The app will be open-source and free. I just need a little help from some programmers with a little more Cocoa/mac programming experience than I have. Check the other thread for more info. If anyone is interested in helping out, drop me an email.

jrobinso@nycap.rr.com

j5


----------



## J5 (Sep 1, 2002)

I've just submitted the project on SourceForge.net for approval, under the name "opendotmac". I'll post again when the project is accepted, or if for any reason rejected. 

j5


----------



## strobe (Sep 2, 2002)

I humbly suggest an HFS+ compatible version of rsync


----------



## DavidBaker (Sep 3, 2002)

Hi,
I just finished up an application called PsyncX which sounds remarkably like the application you are talking about.  You can download it from my website http://sourceforge.net/projects/psyncx

Do you think we should just use this app?

David


----------



## J5 (Sep 3, 2002)

Hey David -
Looks like it's a great start! I'm downloading it now... I'll post again once I've checked it out. Some of the features I'm looking for are:

1. backup only files that are new or changed since the last backup

2. backup locations of files, so a restore is easy.

3. Be able to "roll-back" to a previous system... ie I install the latest version of Office, and it causes problems. I can simply roll back my system to before I installed.

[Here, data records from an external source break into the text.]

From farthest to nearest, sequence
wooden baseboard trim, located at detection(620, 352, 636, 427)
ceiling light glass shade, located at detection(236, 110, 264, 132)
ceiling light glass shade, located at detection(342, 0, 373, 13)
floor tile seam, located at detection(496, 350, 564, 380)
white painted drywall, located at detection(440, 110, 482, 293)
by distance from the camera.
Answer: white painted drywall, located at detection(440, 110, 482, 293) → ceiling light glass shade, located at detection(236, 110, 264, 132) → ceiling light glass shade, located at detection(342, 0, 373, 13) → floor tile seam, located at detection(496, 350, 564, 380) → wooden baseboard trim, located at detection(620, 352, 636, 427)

That's a partial list - I can send you the full list so far if you want. Email me if you want to see it.

J5


----------



## strobe (Sep 6, 2002)

I'm not going to use that program until it copies ALL the HFS+ data. That means not only both forks but all attributes. It'll probably be easier to do this via Carbon.


----------



## DavidBaker (Sep 7, 2002)

It does!  Have you tried it?  It works fine on my computer and saves the resource fork of Adobe Photoshop files easily.

Give it a try before you run it down! 

David


----------



## Captain Code (Sep 7, 2002)

How hard would it be to add the ability to burn to a CD?

I assume that Apple probably provides APIs to the CD burning capabilities built into OS X?


----------



## DavidBaker (Sep 7, 2002)

I don't know.  I haven't looked yet, but that does look like a capability that would be really nice to add.  Unfortunately, I'm not going to be spending tons of time working on this app in the immediate future (although I will work on it when I can) because I'm pretty busy with school.  However, I'll keep updating when I get the chance and then submit the new update to VersionTracker.

If people would like me to email them directly, let me know (using PM) and I will add you to my list.

David


----------